■ Exercise
Every record below needs to be printed again exactly.

- - - - - - -

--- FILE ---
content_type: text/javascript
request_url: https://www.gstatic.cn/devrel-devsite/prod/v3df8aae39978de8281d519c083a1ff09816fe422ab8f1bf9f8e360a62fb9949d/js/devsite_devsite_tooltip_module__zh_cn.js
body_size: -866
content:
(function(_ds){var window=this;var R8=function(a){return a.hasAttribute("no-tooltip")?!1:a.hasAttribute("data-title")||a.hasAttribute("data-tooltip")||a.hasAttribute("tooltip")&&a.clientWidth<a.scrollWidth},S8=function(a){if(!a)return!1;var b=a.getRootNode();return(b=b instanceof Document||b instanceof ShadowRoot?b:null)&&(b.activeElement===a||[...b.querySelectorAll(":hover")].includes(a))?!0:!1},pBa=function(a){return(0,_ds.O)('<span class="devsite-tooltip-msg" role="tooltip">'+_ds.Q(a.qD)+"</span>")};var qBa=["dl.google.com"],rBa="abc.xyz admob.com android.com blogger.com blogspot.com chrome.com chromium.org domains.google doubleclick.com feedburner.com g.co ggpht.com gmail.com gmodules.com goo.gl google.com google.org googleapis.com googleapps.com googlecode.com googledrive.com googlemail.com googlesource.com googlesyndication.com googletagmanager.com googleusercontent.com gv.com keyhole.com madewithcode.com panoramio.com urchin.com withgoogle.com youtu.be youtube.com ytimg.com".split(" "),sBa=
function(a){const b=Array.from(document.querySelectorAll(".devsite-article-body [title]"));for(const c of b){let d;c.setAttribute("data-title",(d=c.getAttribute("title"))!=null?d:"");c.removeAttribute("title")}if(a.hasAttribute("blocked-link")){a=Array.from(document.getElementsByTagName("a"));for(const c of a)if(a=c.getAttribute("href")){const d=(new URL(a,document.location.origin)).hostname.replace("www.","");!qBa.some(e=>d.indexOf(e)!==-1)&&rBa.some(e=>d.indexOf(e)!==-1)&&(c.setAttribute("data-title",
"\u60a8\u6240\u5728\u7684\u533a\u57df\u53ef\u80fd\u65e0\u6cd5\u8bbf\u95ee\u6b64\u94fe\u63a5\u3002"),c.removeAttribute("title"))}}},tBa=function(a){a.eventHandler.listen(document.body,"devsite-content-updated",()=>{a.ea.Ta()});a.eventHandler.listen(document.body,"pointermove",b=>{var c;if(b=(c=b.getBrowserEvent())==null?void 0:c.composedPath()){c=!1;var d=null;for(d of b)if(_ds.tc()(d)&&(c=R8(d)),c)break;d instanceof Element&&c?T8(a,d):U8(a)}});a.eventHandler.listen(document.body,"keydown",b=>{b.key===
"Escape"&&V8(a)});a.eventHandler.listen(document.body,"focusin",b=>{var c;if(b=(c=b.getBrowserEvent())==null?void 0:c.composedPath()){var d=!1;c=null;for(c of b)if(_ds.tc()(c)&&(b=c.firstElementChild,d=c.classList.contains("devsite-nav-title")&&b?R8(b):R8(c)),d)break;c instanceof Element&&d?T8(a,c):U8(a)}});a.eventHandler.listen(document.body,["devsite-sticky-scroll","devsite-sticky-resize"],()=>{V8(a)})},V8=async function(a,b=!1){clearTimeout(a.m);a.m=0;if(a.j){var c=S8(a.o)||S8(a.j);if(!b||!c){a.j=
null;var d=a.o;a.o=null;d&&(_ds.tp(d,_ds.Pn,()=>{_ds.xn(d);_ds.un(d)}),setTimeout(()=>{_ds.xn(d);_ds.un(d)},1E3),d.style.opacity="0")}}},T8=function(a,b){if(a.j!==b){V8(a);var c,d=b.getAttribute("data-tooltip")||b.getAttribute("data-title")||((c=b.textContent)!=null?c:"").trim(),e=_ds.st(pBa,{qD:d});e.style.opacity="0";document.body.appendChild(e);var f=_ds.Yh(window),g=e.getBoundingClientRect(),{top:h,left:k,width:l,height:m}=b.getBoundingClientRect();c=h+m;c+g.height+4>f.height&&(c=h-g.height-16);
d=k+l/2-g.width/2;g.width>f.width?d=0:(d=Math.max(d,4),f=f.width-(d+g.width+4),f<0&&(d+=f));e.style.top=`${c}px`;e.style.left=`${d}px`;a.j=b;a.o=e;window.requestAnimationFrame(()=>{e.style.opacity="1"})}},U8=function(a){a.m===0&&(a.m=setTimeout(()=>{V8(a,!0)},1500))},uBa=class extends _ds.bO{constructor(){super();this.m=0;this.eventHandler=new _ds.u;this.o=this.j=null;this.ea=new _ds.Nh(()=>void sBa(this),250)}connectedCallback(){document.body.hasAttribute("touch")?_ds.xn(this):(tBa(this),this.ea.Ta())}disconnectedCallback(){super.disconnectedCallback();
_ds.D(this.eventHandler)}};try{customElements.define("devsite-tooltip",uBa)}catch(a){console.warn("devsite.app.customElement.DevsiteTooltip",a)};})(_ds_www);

- - - - - - -

■ Exercise output
--- FILE ---
content_type: text/javascript
request_url: https://www.gstatic.cn/devrel-devsite/prod/v3df8aae39978de8281d519c083a1ff09816fe422ab8f1bf9f8e360a62fb9949d/js/devsite_devsite_tooltip_module__zh_cn.js
body_size: -866
content:
(function(_ds){var window=this;var R8=function(a){return a.hasAttribute("no-tooltip")?!1:a.hasAttribute("data-title")||a.hasAttribute("data-tooltip")||a.hasAttribute("tooltip")&&a.clientWidth<a.scrollWidth},S8=function(a){if(!a)return!1;var b=a.getRootNode();return(b=b instanceof Document||b instanceof ShadowRoot?b:null)&&(b.activeElement===a||[...b.querySelectorAll(":hover")].includes(a))?!0:!1},pBa=function(a){return(0,_ds.O)('<span class="devsite-tooltip-msg" role="tooltip">'+_ds.Q(a.qD)+"</span>")};var qBa=["dl.google.com"],rBa="abc.xyz admob.com android.com blogger.com blogspot.com chrome.com chromium.org domains.google doubleclick.com feedburner.com g.co ggpht.com gmail.com gmodules.com goo.gl google.com google.org googleapis.com googleapps.com googlecode.com googledrive.com googlemail.com googlesource.com googlesyndication.com googletagmanager.com googleusercontent.com gv.com keyhole.com madewithcode.com panoramio.com urchin.com withgoogle.com youtu.be youtube.com ytimg.com".split(" "),sBa=
function(a){const b=Array.from(document.querySelectorAll(".devsite-article-body [title]"));for(const c of b){let d;c.setAttribute("data-title",(d=c.getAttribute("title"))!=null?d:"");c.removeAttribute("title")}if(a.hasAttribute("blocked-link")){a=Array.from(document.getElementsByTagName("a"));for(const c of a)if(a=c.getAttribute("href")){const d=(new URL(a,document.location.origin)).hostname.replace("www.","");!qBa.some(e=>d.indexOf(e)!==-1)&&rBa.some(e=>d.indexOf(e)!==-1)&&(c.setAttribute("data-title",
"\u60a8\u6240\u5728\u7684\u533a\u57df\u53ef\u80fd\u65e0\u6cd5\u8bbf\u95ee\u6b64\u94fe\u63a5\u3002"),c.removeAttribute("title"))}}},tBa=function(a){a.eventHandler.listen(document.body,"devsite-content-updated",()=>{a.ea.Ta()});a.eventHandler.listen(document.body,"pointermove",b=>{var c;if(b=(c=b.getBrowserEvent())==null?void 0:c.composedPath()){c=!1;var d=null;for(d of b)if(_ds.tc()(d)&&(c=R8(d)),c)break;d instanceof Element&&c?T8(a,d):U8(a)}});a.eventHandler.listen(document.body,"keydown",b=>{b.key===
"Escape"&&V8(a)});a.eventHandler.listen(document.body,"focusin",b=>{var c;if(b=(c=b.getBrowserEvent())==null?void 0:c.composedPath()){var d=!1;c=null;for(c of b)if(_ds.tc()(c)&&(b=c.firstElementChild,d=c.classList.contains("devsite-nav-title")&&b?R8(b):R8(c)),d)break;c instanceof Element&&d?T8(a,c):U8(a)}});a.eventHandler.listen(document.body,["devsite-sticky-scroll","devsite-sticky-resize"],()=>{V8(a)})},V8=async function(a,b=!1){clearTimeout(a.m);a.m=0;if(a.j){var c=S8(a.o)||S8(a.j);if(!b||!c){a.j=
null;var d=a.o;a.o=null;d&&(_ds.tp(d,_ds.Pn,()=>{_ds.xn(d);_ds.un(d)}),setTimeout(()=>{_ds.xn(d);_ds.un(d)},1E3),d.style.opacity="0")}}},T8=function(a,b){if(a.j!==b){V8(a);var c,d=b.getAttribute("data-tooltip")||b.getAttribute("data-title")||((c=b.textContent)!=null?c:"").trim(),e=_ds.st(pBa,{qD:d});e.style.opacity="0";document.body.appendChild(e);var f=_ds.Yh(window),g=e.getBoundingClientRect(),{top:h,left:k,width:l,height:m}=b.getBoundingClientRect();c=h+m;c+g.height+4>f.height&&(c=h-g.height-16);
d=k+l/2-g.width/2;g.width>f.width?d=0:(d=Math.max(d,4),f=f.width-(d+g.width+4),f<0&&(d+=f));e.style.top=`${c}px`;e.style.left=`${d}px`;a.j=b;a.o=e;window.requestAnimationFrame(()=>{e.style.opacity="1"})}},U8=function(a){a.m===0&&(a.m=setTimeout(()=>{V8(a,!0)},1500))},uBa=class extends _ds.bO{constructor(){super();this.m=0;this.eventHandler=new _ds.u;this.o=this.j=null;this.ea=new _ds.Nh(()=>void sBa(this),250)}connectedCallback(){document.body.hasAttribute("touch")?_ds.xn(this):(tBa(this),this.ea.Ta())}disconnectedCallback(){super.disconnectedCallback();
_ds.D(this.eventHandler)}};try{customElements.define("devsite-tooltip",uBa)}catch(a){console.warn("devsite.app.customElement.DevsiteTooltip",a)};})(_ds_www);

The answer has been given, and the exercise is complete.